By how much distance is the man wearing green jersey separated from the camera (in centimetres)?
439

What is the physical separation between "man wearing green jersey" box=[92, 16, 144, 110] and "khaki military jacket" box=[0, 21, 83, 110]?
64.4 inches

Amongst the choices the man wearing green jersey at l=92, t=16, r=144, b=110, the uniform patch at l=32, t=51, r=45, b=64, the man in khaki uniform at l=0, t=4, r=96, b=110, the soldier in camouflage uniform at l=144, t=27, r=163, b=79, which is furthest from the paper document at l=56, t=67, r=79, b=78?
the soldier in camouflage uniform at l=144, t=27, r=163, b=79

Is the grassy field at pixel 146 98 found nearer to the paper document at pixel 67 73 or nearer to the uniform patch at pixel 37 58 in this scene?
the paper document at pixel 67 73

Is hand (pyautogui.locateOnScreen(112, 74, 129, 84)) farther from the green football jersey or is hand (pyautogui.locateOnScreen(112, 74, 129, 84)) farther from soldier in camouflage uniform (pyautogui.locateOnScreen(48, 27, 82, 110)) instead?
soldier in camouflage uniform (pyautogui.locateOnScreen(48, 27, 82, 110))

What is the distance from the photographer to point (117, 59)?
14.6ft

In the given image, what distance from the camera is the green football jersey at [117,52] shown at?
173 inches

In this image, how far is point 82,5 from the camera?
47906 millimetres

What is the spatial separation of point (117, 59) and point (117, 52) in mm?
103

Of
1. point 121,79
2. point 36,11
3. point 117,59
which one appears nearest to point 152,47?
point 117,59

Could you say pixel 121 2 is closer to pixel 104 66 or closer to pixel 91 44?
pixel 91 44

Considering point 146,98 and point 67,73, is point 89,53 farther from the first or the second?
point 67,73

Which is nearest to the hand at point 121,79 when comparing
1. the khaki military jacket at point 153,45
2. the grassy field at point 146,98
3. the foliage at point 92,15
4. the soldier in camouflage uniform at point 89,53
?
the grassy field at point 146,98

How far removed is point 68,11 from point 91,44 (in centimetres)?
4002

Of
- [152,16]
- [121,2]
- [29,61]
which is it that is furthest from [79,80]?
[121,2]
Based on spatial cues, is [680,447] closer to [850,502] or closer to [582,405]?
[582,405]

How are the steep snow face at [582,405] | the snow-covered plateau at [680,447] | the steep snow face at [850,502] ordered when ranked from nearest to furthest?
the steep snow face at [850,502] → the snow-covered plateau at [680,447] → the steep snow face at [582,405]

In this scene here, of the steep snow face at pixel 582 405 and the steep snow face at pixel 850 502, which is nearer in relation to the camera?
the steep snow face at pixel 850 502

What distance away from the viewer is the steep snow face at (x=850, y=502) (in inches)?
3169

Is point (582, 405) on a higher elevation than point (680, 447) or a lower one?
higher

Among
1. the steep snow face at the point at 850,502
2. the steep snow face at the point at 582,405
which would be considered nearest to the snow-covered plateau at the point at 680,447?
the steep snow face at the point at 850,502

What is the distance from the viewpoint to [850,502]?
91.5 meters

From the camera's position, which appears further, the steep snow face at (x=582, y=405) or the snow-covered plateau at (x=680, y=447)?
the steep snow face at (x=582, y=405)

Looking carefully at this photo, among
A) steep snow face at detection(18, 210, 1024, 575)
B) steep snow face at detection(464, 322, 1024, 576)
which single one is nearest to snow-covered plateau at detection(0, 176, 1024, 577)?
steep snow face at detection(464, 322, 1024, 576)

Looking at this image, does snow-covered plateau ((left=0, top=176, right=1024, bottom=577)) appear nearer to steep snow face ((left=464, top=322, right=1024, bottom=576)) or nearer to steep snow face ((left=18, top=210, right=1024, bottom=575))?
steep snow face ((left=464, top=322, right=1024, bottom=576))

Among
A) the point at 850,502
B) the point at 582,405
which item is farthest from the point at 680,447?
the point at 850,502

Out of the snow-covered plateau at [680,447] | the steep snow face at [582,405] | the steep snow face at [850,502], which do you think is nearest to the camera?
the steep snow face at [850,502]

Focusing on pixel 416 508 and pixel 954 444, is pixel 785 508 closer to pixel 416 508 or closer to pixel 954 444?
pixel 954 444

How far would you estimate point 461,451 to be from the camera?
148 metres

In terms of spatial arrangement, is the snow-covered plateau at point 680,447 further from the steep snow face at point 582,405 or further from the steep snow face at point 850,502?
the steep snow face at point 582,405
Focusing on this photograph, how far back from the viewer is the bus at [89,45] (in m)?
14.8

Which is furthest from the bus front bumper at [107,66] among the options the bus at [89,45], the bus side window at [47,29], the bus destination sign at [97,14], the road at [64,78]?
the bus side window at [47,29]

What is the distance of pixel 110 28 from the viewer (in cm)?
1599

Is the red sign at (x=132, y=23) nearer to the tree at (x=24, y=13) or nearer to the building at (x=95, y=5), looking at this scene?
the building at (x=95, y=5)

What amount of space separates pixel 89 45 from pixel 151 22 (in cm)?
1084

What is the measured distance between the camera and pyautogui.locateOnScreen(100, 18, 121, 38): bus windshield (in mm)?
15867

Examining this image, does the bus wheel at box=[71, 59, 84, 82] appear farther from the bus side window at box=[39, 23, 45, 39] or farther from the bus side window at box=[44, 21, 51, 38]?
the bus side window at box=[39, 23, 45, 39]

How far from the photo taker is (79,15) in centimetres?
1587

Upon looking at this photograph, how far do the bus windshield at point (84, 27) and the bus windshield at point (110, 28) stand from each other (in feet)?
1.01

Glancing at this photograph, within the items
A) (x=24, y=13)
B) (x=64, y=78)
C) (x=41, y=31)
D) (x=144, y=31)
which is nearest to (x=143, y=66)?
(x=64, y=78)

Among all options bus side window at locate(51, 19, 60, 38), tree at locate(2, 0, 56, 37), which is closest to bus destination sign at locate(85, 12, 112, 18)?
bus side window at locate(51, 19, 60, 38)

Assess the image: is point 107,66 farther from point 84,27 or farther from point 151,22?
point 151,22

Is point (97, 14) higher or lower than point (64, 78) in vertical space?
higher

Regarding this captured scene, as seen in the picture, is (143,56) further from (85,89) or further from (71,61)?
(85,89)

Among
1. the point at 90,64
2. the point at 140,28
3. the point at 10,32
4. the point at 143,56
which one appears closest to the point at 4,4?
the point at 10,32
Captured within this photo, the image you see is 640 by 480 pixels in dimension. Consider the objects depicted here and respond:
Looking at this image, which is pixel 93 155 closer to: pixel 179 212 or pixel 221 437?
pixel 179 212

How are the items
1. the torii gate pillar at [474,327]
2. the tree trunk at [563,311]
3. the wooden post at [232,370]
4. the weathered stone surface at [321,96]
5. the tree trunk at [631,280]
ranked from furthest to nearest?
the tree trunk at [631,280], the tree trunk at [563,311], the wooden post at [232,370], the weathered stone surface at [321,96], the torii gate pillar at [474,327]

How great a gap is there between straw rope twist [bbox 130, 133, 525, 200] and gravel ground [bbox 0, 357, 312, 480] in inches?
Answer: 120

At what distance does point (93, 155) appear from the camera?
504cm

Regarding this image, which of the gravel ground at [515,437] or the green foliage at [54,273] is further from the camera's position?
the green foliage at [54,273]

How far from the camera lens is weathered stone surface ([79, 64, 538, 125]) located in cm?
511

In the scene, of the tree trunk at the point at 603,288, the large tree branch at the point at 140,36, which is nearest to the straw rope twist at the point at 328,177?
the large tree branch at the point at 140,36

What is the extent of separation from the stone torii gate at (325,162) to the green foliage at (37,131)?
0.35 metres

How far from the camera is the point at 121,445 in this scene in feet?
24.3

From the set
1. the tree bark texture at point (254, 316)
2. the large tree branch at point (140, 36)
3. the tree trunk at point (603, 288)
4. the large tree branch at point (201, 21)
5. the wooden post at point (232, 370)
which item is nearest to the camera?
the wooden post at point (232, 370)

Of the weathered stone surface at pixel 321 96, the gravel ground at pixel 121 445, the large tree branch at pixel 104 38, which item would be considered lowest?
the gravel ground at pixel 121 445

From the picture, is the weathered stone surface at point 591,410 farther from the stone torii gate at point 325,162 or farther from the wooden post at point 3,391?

▸ **GIVEN EXERCISE**: Write out the lines above from the one containing "In the scene, of" through the last, exactly as they are.

▸ **TASK RESPONSE**:
In the scene, of the tree trunk at the point at 603,288, the large tree branch at the point at 140,36, which is nearest to the straw rope twist at the point at 328,177?
the large tree branch at the point at 140,36

What is the extent of separation from the stone torii gate at (325,162) to the green foliage at (37,131)?
0.35 metres

How far from the camera is the point at 121,445 in this scene in feet?
24.3

From the set
1. the tree bark texture at point (254, 316)
2. the large tree branch at point (140, 36)
3. the tree trunk at point (603, 288)
4. the large tree branch at point (201, 21)
5. the wooden post at point (232, 370)
which item is nearest to the camera?
the wooden post at point (232, 370)

Of the weathered stone surface at pixel 321 96, the gravel ground at pixel 121 445, the large tree branch at pixel 104 38, which item would be considered lowest?
the gravel ground at pixel 121 445

From the picture, is the weathered stone surface at point 591,410 farther from the stone torii gate at point 325,162 or farther from the wooden post at point 3,391?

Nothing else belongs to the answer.